((

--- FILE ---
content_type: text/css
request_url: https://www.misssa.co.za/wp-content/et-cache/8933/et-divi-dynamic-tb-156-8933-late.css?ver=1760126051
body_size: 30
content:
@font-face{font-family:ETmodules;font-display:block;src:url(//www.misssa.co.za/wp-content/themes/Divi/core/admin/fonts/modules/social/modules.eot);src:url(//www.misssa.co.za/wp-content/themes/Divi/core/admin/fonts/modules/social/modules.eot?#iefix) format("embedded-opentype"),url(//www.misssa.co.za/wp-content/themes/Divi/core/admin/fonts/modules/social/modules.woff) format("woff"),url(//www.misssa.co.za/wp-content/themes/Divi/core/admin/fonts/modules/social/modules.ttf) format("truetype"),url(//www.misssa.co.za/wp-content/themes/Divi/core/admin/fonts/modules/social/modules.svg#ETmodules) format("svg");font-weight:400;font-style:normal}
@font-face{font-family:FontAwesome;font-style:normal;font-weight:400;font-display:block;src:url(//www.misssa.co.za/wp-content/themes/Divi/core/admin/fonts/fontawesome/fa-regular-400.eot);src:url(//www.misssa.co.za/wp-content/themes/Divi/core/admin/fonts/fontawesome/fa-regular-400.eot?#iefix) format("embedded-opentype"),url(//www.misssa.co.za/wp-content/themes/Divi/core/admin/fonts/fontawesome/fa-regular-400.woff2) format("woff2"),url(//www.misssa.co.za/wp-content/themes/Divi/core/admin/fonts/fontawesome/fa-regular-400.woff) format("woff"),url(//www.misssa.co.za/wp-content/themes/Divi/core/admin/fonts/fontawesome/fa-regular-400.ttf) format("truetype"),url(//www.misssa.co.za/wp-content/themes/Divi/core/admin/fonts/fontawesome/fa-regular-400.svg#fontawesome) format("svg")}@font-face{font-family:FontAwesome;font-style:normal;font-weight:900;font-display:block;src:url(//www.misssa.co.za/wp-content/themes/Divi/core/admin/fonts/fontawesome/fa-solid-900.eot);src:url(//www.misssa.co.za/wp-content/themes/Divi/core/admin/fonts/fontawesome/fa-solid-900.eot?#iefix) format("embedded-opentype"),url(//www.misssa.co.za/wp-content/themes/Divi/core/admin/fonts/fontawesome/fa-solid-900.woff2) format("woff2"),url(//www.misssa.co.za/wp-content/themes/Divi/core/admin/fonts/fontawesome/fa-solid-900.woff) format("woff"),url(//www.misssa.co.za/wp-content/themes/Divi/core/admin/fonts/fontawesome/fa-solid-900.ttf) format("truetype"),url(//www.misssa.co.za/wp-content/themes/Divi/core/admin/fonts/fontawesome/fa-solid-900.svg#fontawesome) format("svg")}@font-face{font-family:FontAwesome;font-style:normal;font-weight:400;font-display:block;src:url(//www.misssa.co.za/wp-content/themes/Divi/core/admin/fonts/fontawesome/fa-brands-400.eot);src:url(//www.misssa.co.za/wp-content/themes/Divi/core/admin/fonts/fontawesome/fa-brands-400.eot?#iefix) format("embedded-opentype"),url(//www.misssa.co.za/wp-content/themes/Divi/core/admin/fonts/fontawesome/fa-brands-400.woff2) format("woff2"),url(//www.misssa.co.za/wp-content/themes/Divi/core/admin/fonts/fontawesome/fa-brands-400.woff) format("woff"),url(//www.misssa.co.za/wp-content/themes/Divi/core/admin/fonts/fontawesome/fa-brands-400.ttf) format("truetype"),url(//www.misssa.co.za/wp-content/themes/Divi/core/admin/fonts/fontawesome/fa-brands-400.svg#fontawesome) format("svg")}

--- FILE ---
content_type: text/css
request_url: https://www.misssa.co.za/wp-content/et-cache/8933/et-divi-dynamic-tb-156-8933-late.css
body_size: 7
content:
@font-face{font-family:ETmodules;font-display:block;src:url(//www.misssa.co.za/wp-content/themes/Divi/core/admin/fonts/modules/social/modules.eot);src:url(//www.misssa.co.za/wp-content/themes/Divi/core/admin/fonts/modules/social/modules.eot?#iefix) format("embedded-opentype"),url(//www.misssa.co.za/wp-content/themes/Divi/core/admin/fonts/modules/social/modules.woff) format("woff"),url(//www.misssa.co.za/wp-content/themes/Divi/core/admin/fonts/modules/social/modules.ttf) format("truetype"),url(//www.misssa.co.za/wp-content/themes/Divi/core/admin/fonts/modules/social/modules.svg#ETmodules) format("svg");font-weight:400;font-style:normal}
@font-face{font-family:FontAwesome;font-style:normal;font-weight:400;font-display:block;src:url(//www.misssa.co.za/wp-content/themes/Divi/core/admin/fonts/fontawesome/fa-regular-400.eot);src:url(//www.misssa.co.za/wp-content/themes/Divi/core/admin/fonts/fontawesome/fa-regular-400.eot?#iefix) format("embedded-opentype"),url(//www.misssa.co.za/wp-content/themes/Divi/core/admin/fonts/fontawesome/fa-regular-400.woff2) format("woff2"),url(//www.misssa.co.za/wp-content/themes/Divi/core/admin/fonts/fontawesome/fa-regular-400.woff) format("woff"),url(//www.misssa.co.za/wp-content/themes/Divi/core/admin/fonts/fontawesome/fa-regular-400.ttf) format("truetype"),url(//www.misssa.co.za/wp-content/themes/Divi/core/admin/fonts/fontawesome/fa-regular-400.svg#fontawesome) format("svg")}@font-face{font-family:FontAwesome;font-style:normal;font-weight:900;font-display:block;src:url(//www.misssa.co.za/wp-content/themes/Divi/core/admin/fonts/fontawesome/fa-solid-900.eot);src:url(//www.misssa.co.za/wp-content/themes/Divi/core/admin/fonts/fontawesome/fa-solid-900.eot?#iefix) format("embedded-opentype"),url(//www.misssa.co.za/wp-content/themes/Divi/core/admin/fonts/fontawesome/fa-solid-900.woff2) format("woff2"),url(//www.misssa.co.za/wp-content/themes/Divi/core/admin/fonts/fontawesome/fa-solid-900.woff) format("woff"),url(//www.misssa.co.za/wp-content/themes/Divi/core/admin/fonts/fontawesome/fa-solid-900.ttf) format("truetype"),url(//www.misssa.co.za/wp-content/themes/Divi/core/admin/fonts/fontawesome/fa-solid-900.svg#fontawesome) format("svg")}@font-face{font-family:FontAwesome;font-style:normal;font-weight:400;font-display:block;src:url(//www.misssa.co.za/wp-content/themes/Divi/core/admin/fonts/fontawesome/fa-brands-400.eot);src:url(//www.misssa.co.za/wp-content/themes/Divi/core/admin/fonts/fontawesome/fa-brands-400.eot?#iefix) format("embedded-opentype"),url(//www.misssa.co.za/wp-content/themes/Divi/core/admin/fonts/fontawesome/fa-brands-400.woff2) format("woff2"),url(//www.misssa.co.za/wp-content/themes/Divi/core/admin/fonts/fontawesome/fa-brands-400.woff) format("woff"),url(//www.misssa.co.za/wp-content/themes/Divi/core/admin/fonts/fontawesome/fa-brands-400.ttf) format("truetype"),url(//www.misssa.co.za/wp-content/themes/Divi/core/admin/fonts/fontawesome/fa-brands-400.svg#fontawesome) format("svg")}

))

◆ PROBLEM ◆
Reproduce the records exactly, keeping every line.

◆ RESULT FOR THIS TASK ◆
--- FILE ---
content_type: text/css
request_url: https://www.misssa.co.za/wp-content/et-cache/8933/et-divi-dynamic-tb-156-8933-late.css?ver=1760126051
body_size: 30
content:
@font-face{font-family:ETmodules;font-display:block;src:url(//www.misssa.co.za/wp-content/themes/Divi/core/admin/fonts/modules/social/modules.eot);src:url(//www.misssa.co.za/wp-content/themes/Divi/core/admin/fonts/modules/social/modules.eot?#iefix) format("embedded-opentype"),url(//www.misssa.co.za/wp-content/themes/Divi/core/admin/fonts/modules/social/modules.woff) format("woff"),url(//www.misssa.co.za/wp-content/themes/Divi/core/admin/fonts/modules/social/modules.ttf) format("truetype"),url(//www.misssa.co.za/wp-content/themes/Divi/core/admin/fonts/modules/social/modules.svg#ETmodules) format("svg");font-weight:400;font-style:normal}
@font-face{font-family:FontAwesome;font-style:normal;font-weight:400;font-display:block;src:url(//www.misssa.co.za/wp-content/themes/Divi/core/admin/fonts/fontawesome/fa-regular-400.eot);src:url(//www.misssa.co.za/wp-content/themes/Divi/core/admin/fonts/fontawesome/fa-regular-400.eot?#iefix) format("embedded-opentype"),url(//www.misssa.co.za/wp-content/themes/Divi/core/admin/fonts/fontawesome/fa-regular-400.woff2) format("woff2"),url(//www.misssa.co.za/wp-content/themes/Divi/core/admin/fonts/fontawesome/fa-regular-400.woff) format("woff"),url(//www.misssa.co.za/wp-content/themes/Divi/core/admin/fonts/fontawesome/fa-regular-400.ttf) format("truetype"),url(//www.misssa.co.za/wp-content/themes/Divi/core/admin/fonts/fontawesome/fa-regular-400.svg#fontawesome) format("svg")}@font-face{font-family:FontAwesome;font-style:normal;font-weight:900;font-display:block;src:url(//www.misssa.co.za/wp-content/themes/Divi/core/admin/fonts/fontawesome/fa-solid-900.eot);src:url(//www.misssa.co.za/wp-content/themes/Divi/core/admin/fonts/fontawesome/fa-solid-900.eot?#iefix) format("embedded-opentype"),url(//www.misssa.co.za/wp-content/themes/Divi/core/admin/fonts/fontawesome/fa-solid-900.woff2) format("woff2"),url(//www.misssa.co.za/wp-content/themes/Divi/core/admin/fonts/fontawesome/fa-solid-900.woff) format("woff"),url(//www.misssa.co.za/wp-content/themes/Divi/core/admin/fonts/fontawesome/fa-solid-900.ttf) format("truetype"),url(//www.misssa.co.za/wp-content/themes/Divi/core/admin/fonts/fontawesome/fa-solid-900.svg#fontawesome) format("svg")}@font-face{font-family:FontAwesome;font-style:normal;font-weight:400;font-display:block;src:url(//www.misssa.co.za/wp-content/themes/Divi/core/admin/fonts/fontawesome/fa-brands-400.eot);src:url(//www.misssa.co.za/wp-content/themes/Divi/core/admin/fonts/fontawesome/fa-brands-400.eot?#iefix) format("embedded-opentype"),url(//www.misssa.co.za/wp-content/themes/Divi/core/admin/fonts/fontawesome/fa-brands-400.woff2) format("woff2"),url(//www.misssa.co.za/wp-content/themes/Divi/core/admin/fonts/fontawesome/fa-brands-400.woff) format("woff"),url(//www.misssa.co.za/wp-content/themes/Divi/core/admin/fonts/fontawesome/fa-brands-400.ttf) format("truetype"),url(//www.misssa.co.za/wp-content/themes/Divi/core/admin/fonts/fontawesome/fa-brands-400.svg#fontawesome) format("svg")}

--- FILE ---
content_type: text/css
request_url: https://www.misssa.co.za/wp-content/et-cache/8933/et-divi-dynamic-tb-156-8933-late.css
body_size: 7
content:
@font-face{font-family:ETmodules;font-display:block;src:url(//www.misssa.co.za/wp-content/themes/Divi/core/admin/fonts/modules/social/modules.eot);src:url(//www.misssa.co.za/wp-content/themes/Divi/core/admin/fonts/modules/social/modules.eot?#iefix) format("embedded-opentype"),url(//www.misssa.co.za/wp-content/themes/Divi/core/admin/fonts/modules/social/modules.woff) format("woff"),url(//www.misssa.co.za/wp-content/themes/Divi/core/admin/fonts/modules/social/modules.ttf) format("truetype"),url(//www.misssa.co.za/wp-content/themes/Divi/core/admin/fonts/modules/social/modules.svg#ETmodules) format("svg");font-weight:400;font-style:normal}
@font-face{font-family:FontAwesome;font-style:normal;font-weight:400;font-display:block;src:url(//www.misssa.co.za/wp-content/themes/Divi/core/admin/fonts/fontawesome/fa-regular-400.eot);src:url(//www.misssa.co.za/wp-content/themes/Divi/core/admin/fonts/fontawesome/fa-regular-400.eot?#iefix) format("embedded-opentype"),url(//www.misssa.co.za/wp-content/themes/Divi/core/admin/fonts/fontawesome/fa-regular-400.woff2) format("woff2"),url(//www.misssa.co.za/wp-content/themes/Divi/core/admin/fonts/fontawesome/fa-regular-400.woff) format("woff"),url(//www.misssa.co.za/wp-content/themes/Divi/core/admin/fonts/fontawesome/fa-regular-400.ttf) format("truetype"),url(//www.misssa.co.za/wp-content/themes/Divi/core/admin/fonts/fontawesome/fa-regular-400.svg#fontawesome) format("svg")}@font-face{font-family:FontAwesome;font-style:normal;font-weight:900;font-display:block;src:url(//www.misssa.co.za/wp-content/themes/Divi/core/admin/fonts/fontawesome/fa-solid-900.eot);src:url(//www.misssa.co.za/wp-content/themes/Divi/core/admin/fonts/fontawesome/fa-solid-900.eot?#iefix) format("embedded-opentype"),url(//www.misssa.co.za/wp-content/themes/Divi/core/admin/fonts/fontawesome/fa-solid-900.woff2) format("woff2"),url(//www.misssa.co.za/wp-content/themes/Divi/core/admin/fonts/fontawesome/fa-solid-900.woff) format("woff"),url(//www.misssa.co.za/wp-content/themes/Divi/core/admin/fonts/fontawesome/fa-solid-900.ttf) format("truetype"),url(//www.misssa.co.za/wp-content/themes/Divi/core/admin/fonts/fontawesome/fa-solid-900.svg#fontawesome) format("svg")}@font-face{font-family:FontAwesome;font-style:normal;font-weight:400;font-display:block;src:url(//www.misssa.co.za/wp-content/themes/Divi/core/admin/fonts/fontawesome/fa-brands-400.eot);src:url(//www.misssa.co.za/wp-content/themes/Divi/core/admin/fonts/fontawesome/fa-brands-400.eot?#iefix) format("embedded-opentype"),url(//www.misssa.co.za/wp-content/themes/Divi/core/admin/fonts/fontawesome/fa-brands-400.woff2) format("woff2"),url(//www.misssa.co.za/wp-content/themes/Divi/core/admin/fonts/fontawesome/fa-brands-400.woff) format("woff"),url(//www.misssa.co.za/wp-content/themes/Divi/core/admin/fonts/fontawesome/fa-brands-400.ttf) format("truetype"),url(//www.misssa.co.za/wp-content/themes/Divi/core/admin/fonts/fontawesome/fa-brands-400.svg#fontawesome) format("svg")}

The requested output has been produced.